> **Work request**:
Leave out every picture, and output exactly the lines from the line containing "Listrik untuk kehidupan" through the last line of the data.

> **Entries shown**:
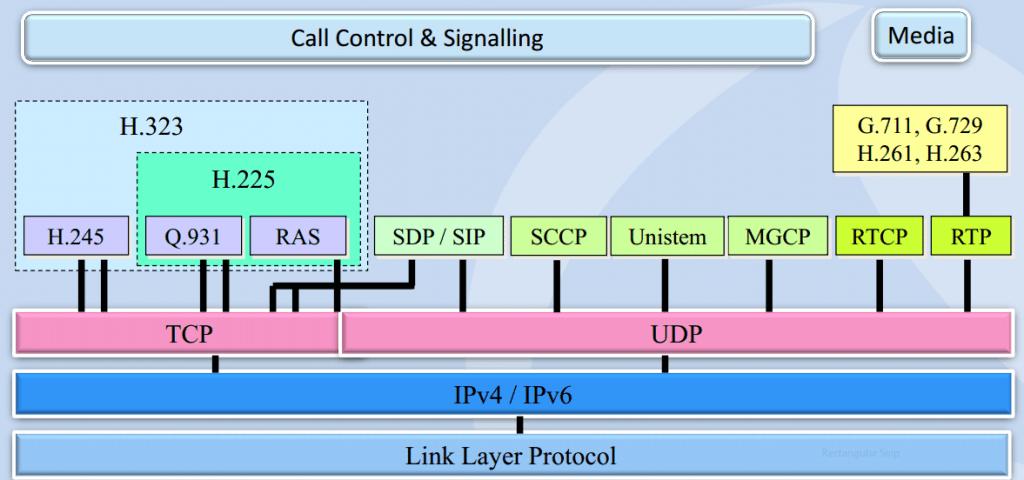 protocol_stack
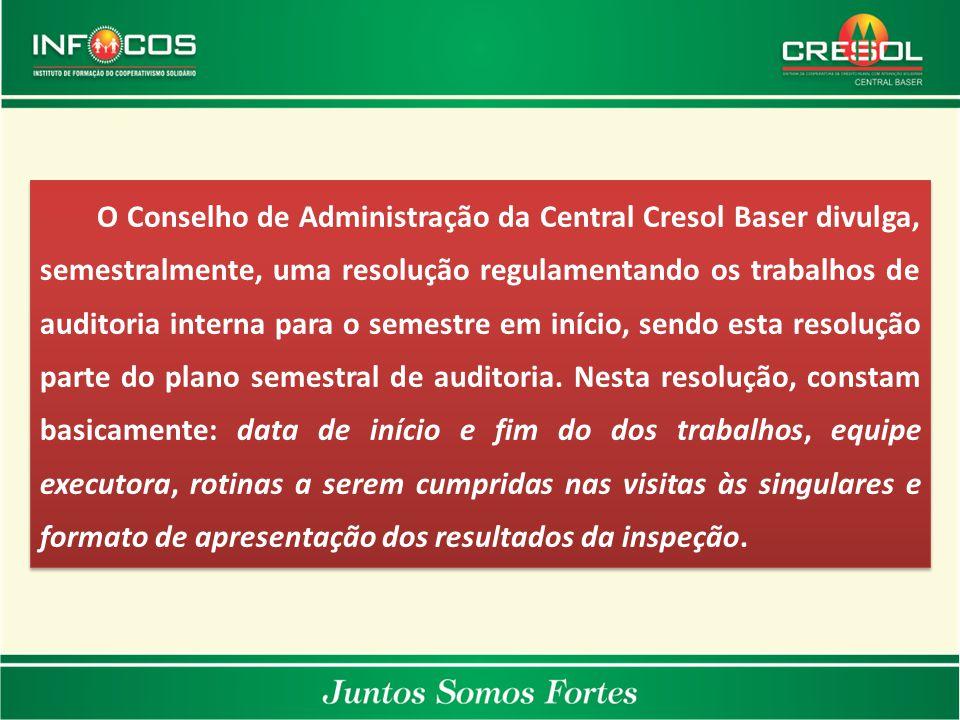 O Conselho de Administração da Central Cresol Baser divulga, semestralmente, uma resolução regulamentando os trabalhos de auditoria interna para o semestre em início, sendo esta resolução parte do plano semestral de auditoria.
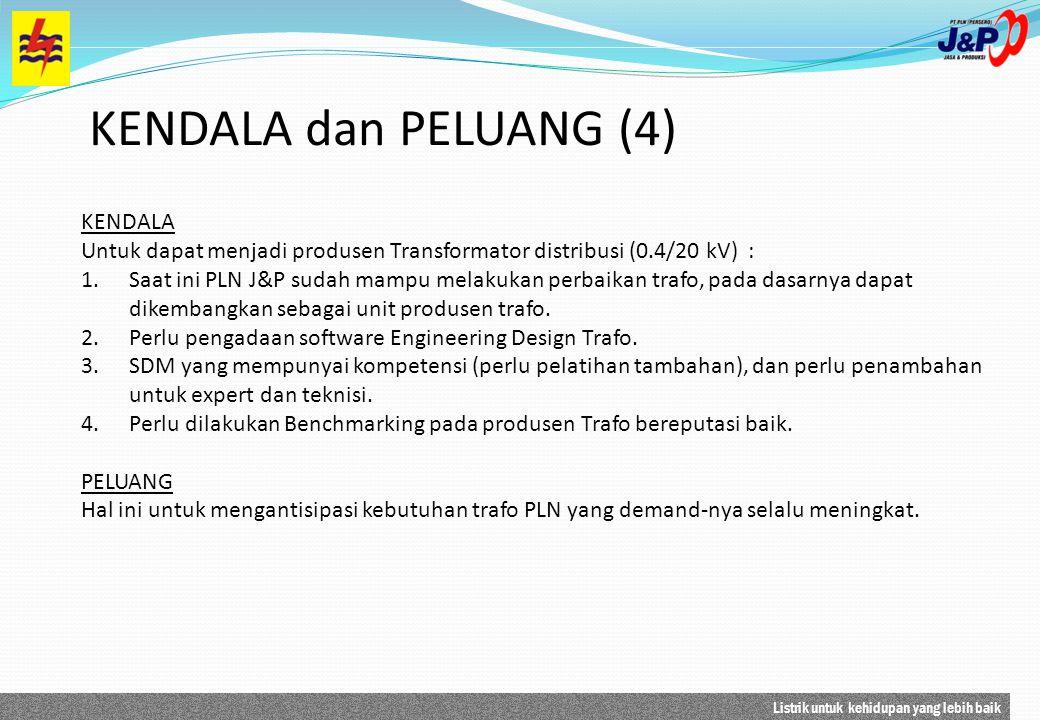 Listrik untuk kehidupan yang lebih baik KENDALA dan PELUANG (4) KENDALA Untuk dapat menjadi produsen Transformator distribusi (0.4/20 kV) : 1.Saat ini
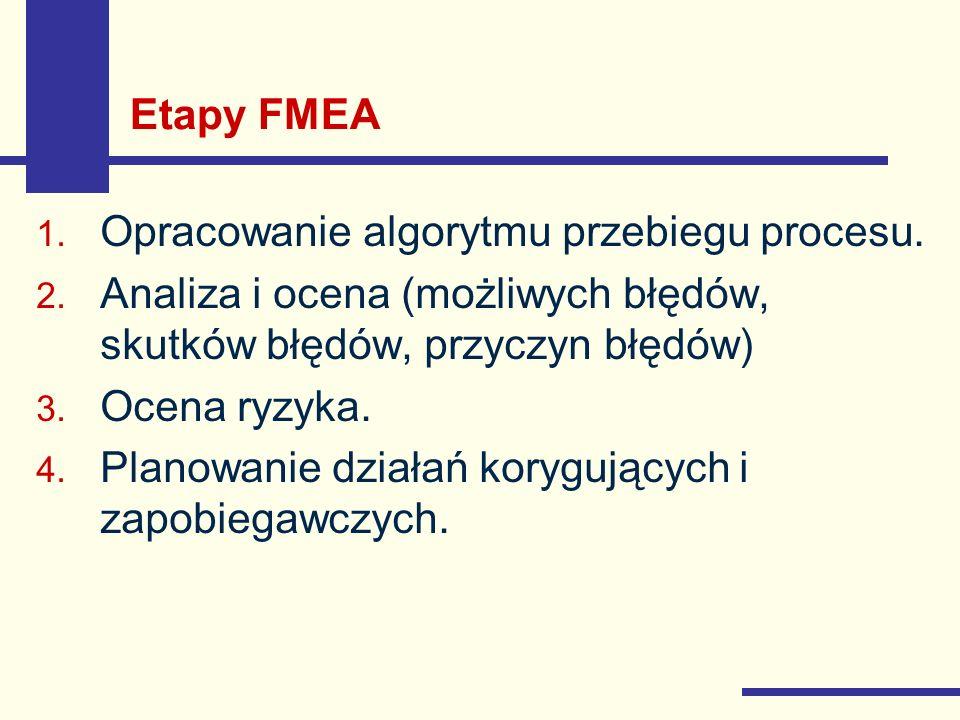 Etapy FMEA Opracowanie algorytmu przebiegu procesu. Analiza i ocena (możliwych błędów, skutków błędów, przyczyn błędów)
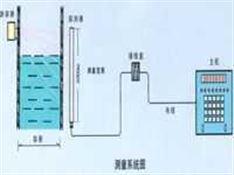 连续性核子液位计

> **Response below**:
 Listrik untuk kehidupan yang lebih baik KENDALA dan PELUANG (4) KENDALA Untuk dapat menjadi produsen Transformator distribusi (0.4/20 kV) : 1.Saat ini
 Etapy FMEA Opracowanie algorytmu przebiegu procesu. Analiza i ocena (możliwych błędów, skutków błędów, przyczyn błędów)
 连续性核子液位计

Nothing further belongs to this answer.